Faux-Cv : Quand le ministre de la Jeunesse trompe le Président Sall / Pape Gorgui Ndong n’a jamais été en licence


C’est la vraie histoire d’un jeune employé d’Africamer devenu ministre de la République par usurpation du destin de jouer un rôle exceptionnel que nous allons vous raconter dans les colonnes qui suivent.
En effet, dans un entretien, à haute teneur biographique, accordé au quotidien L’Observateur (N° 4217 du samedi 14 au dimanche 15 octobre 2017), le ministre de la Jeunesse Pape Gorgui Ndong a servi un tissu de contrevérités, qu’on se demande si la coutumière enquête de moralité a été faite préalablement à  sa nomination.
Interrogé sur son niveau d’études, M. Ndong répond, hâtivement, qu’il a arrêté ses humanités en licence, sans précision de faculté. Cela n’est pas vrai, ainsi que l’illustre son phrasé de « primairien » à l’entendre parler. Il est même légitime de se demander si ce dernier, qui parle le français comme un Basque parlerait l’espagnol, a le baccalauréat. Et pour cause,  à la faveur de la même interview, il déclare avoir passé le bac A3 et, suprême paradoxe, quelques lignes plus loin, il affirme être arrivé à l’Université de Dakar en 1999. Tout le monde sait que la dernière édition du bac A3, transmué en bac L en 1998, date de 1997. Sous ce rapport, Pape Ndong n’a qu’à préciser en quelle année il a eu son bac entre 1997 et 1999.  
Ainsi, à la date du 10 mai 2012 quand il a été nommé directeur général de l’OFEJBAN, il était un chômeur qui vivait des maigres retombées de ses activités syndicales.

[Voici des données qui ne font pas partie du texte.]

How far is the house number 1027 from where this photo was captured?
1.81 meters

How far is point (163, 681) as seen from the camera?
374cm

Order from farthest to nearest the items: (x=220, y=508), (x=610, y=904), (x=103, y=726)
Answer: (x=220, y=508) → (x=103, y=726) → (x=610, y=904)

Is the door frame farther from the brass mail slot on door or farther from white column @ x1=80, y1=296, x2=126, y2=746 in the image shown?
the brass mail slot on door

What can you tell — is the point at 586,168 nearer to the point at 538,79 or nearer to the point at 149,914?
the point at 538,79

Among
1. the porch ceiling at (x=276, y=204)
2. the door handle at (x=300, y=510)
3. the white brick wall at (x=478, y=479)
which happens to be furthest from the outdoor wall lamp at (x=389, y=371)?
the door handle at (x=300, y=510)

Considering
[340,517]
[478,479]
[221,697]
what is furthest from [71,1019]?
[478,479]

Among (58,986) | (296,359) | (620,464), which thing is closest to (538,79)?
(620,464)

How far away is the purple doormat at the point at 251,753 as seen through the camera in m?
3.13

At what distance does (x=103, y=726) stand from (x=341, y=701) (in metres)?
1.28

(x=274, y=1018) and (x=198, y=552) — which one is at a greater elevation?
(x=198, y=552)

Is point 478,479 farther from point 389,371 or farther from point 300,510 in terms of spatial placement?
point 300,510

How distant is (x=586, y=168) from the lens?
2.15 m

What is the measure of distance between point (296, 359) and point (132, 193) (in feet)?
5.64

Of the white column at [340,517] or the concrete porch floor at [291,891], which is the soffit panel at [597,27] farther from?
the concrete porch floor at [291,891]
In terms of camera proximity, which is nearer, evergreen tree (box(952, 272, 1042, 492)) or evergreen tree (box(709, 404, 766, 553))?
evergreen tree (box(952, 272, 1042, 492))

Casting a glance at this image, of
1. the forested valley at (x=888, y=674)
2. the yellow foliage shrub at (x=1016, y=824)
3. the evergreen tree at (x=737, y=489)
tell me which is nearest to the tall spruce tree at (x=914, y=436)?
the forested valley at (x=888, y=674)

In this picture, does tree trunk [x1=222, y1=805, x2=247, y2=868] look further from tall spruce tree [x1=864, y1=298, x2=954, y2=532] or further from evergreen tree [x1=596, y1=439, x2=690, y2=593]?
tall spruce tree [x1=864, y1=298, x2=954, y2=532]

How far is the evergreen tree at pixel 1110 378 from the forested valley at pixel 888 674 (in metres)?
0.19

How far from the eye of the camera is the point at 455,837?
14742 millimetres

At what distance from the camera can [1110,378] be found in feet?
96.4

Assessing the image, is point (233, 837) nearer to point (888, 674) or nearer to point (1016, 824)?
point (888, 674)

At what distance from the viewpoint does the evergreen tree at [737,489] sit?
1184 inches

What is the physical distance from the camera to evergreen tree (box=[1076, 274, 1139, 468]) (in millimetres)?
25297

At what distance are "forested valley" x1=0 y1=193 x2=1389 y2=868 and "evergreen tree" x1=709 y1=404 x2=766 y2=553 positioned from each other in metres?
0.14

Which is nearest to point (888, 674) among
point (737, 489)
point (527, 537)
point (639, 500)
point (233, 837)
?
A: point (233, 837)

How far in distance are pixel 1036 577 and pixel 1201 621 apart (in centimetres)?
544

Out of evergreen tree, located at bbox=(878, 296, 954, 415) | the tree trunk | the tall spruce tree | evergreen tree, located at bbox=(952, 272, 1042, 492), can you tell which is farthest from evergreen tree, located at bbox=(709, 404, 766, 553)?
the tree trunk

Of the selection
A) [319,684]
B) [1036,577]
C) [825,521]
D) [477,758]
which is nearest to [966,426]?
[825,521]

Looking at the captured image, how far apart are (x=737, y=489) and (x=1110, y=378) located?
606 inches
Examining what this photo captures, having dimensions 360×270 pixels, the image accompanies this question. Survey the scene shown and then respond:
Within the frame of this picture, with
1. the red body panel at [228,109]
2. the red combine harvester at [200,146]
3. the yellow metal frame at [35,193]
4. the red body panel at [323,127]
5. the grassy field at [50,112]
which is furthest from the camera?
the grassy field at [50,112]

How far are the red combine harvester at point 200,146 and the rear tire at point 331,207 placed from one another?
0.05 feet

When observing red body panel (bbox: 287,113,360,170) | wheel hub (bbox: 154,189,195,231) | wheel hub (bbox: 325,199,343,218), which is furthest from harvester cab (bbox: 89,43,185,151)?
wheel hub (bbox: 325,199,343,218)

Au plan politique, le ministre de la Jeunesse, face à L’Obs, a sciemment occulté des pages entières de son parcours dans le Parti démocratique sénégalais en faisant croire à son monde qu’il était au Pds uniquement pour soutenir son parent fatickois Macky Sall et que ce compagnonnage devait s’arrêter avec le départ de l’ex-Premier ministre.  Que nenni ! Entre 2006 et 2008, Pape Ndong a fréquenté plusieurs leaders politiques proches du pape du Sopi. D’abord, il a cheminé avec un certain Pape Momar Dièye, actuel secrétaire général du Syndicat de la Micro-Finance, dans l’Ufpe de Mbaye Diack et ensuite dans un mouvement de soutien à Wade à la présidentielle de 2007 dénommé M2M, créé par Youssou Diallo, alors conseiller technique à la Présidence de la République et, aujourd’hui, Pca de SONACOS S.A.
Au lendemain de la présidentielle de 2007, humilié à l’occasion d’une réunion de l’Ujtl, il a cherché, en se jouant des rivalités entre libéraux, à se rapprocher de Karim Wade, en voulant adhérer à la Génération du Concret. A ce propos, il avait projeté de mettre sur pied un mouvement appelé ABCD (Alliance de la Banlieue pour le Concret et le Développement). Il a même songé, un moment, adhérer au parti de Cheikh Bamab Dièye, sur qui misaient, à l’époque, d’aucuns devant la déchéance de crédibilité qui commençait à frapper l’élite traditionnelle. C’est un ami qu’il l’a dissuadé à la dernière en lui conseillant de se rapprocher de l’alors président de l’Assemblée nationale Macky Sall, qui était en disgrâce. L’essentiel pour l’enfant de Yayème, devenu homme à tout faire du maire de Pikine-Ouest Pape Gora Thiam, était d’exister politiquement pour donner un sens à son existence.
En définitive, le fait de rejoindre le Président Sall, chez Pape Ndong, qui s’est hissé au sommet à la florentine, a été dicté par des raisons purement tactiques.